***** Kutipan *****

Hari ini, 16 November 2014 saya mendapat pelajaran bukan dari bangku sekolah atau kuliah. Melainkan dari komunitas yang selama ini hanya dipandang sebelah mata oleh kaum opurtunis. Dicaci, dikerdilkan bahkan dikucilkan. Adalah sebuah pelajaran dari mereka para "Anak Jalanan". Selama ini, mindset masyarakat terhadap anak jalanan masih bersifat serba rendah. "Jembatan adalah atap rumah, Jalanan bagai tempat bersekolah, meminta-minta adalah pekerjaan utama" Itulah anggapan yang sampai sekarang masih melekat dibenak masyarakat mengenai anak jalanan. Padahal, semua itu terasa berbeda seketika saya mengetahui secara langsung tentang kehidupan para Anak Jalanan. 

Pagi setengah siang. Saya berkunjung ke suatu kegiatan yang ditempatkan di SD Muhammadiyah 1 Malang. Kegiatan bertajuk "Hijab Cirety" tersebut kebetulan dihandle oleh teman seorganisasi. Sehingga leluasa untuk bertanya tentang apapun mengenai Kegiatan, dan seketika saya mendengar dari seorang teman bahwa sasaran/peserta adalah para anak jalanan, saya merasa heran "Tidak biasanya peserta ditujukan pada Anak Jalanan, terus mereka pakai baju apa, transportasi apa, apa mereka mau??" dalam hati ini berujuar demikian. 

Tatkala 15 menit kemudian. Terdapat segerombolan laki-laki dan perempuan berjalan memakai seragam bertuliskan "griya baca" menuju ke tempat lokasi kegiatan. Dibarisan belakang terdapat seorang bapak dan ibu yang tengah berkepala 5. Saat itu, sama sekali saya tidak mengira bahwa mereka adalah para anak jalanan. Penampilan mereka tidak mencerminkan anak jalanan yang biasa ditampilkan disosial media. Kebanyakan dari mereka memakai baju dan celana yang biasa dipakai orang lain. Celana jin dan kaos berseragam. Uniknya, mereka datang bukan sekedar tangan kosong. Melainkan membawa beberapa alat musik seperti gitar dan gendang.

***** Data Sumber *****

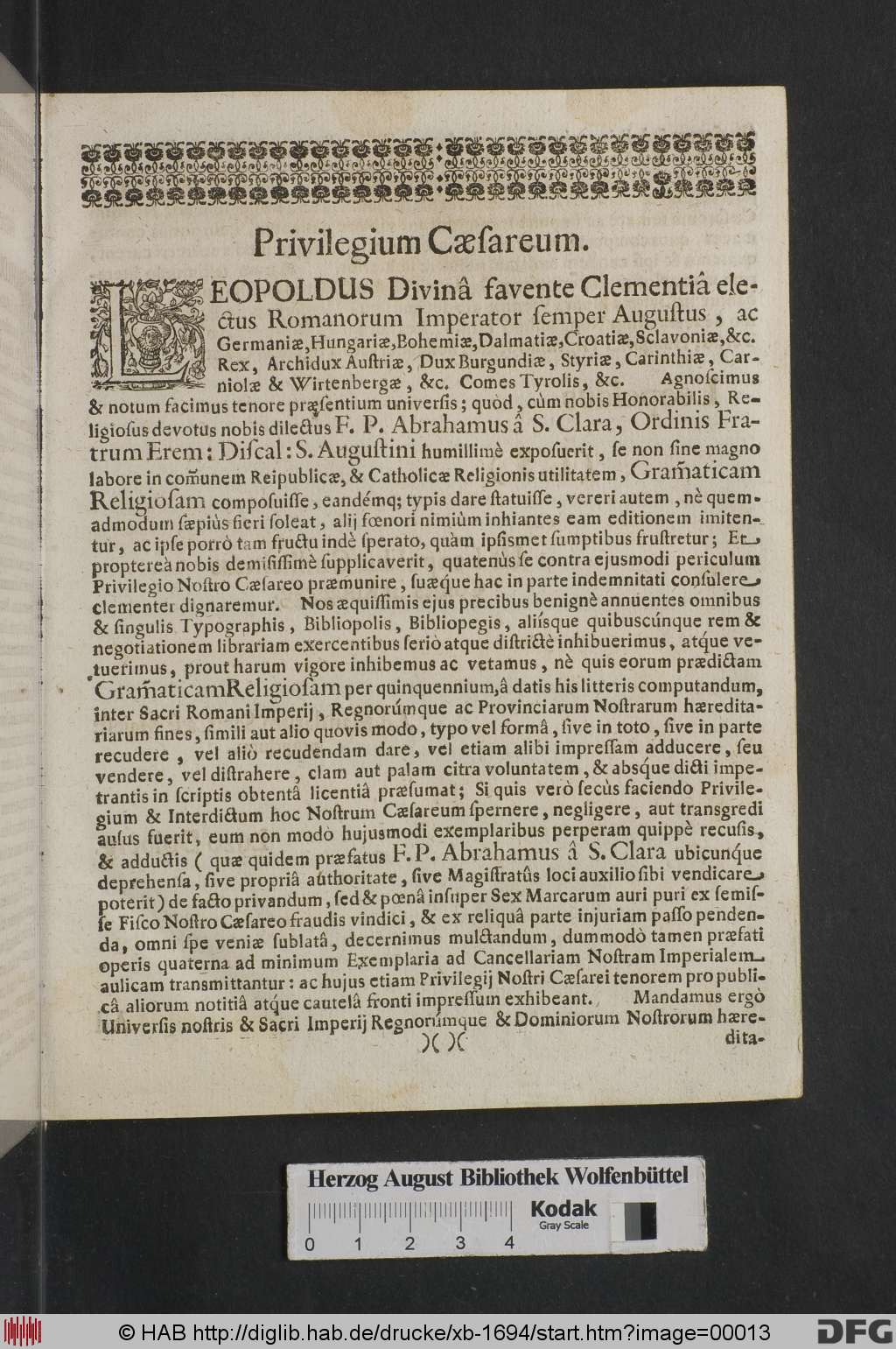 http://diglib.hab.de/drucke/xb-1694/00013.jpg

*****

Petunjuk Pengerjaan:
a. Ulangi kata demi kata bagian kutipan yang dimulai dari "Tatkala 15 menit" dan berakhir pada "gitar dan gendang.".
b. Menurut kutipan, di mana kegiatan "Hijab Cirety" diadakan?
Daftar di atas adalah bahan tersendiri yang terpisah dari kutipan.

Hasil Latihan:
a.
Tatkala 15 menit kemudian. Terdapat segerombolan laki-laki dan perempuan berjalan memakai seragam bertuliskan "griya baca" menuju ke tempat lokasi kegiatan. Dibarisan belakang terdapat seorang bapak dan ibu yang tengah berkepala 5. Saat itu, sama sekali saya tidak mengira bahwa mereka adalah para anak jalanan. Penampilan mereka tidak mencerminkan anak jalanan yang biasa ditampilkan disosial media. Kebanyakan dari mereka memakai baju dan celana yang biasa dipakai orang lain. Celana jin dan kaos berseragam. Uniknya, mereka datang bukan sekedar tangan kosong. Melainkan membawa beberapa alat musik seperti gitar dan gendang.

b. Di SD Muhammadiyah 1 Malang.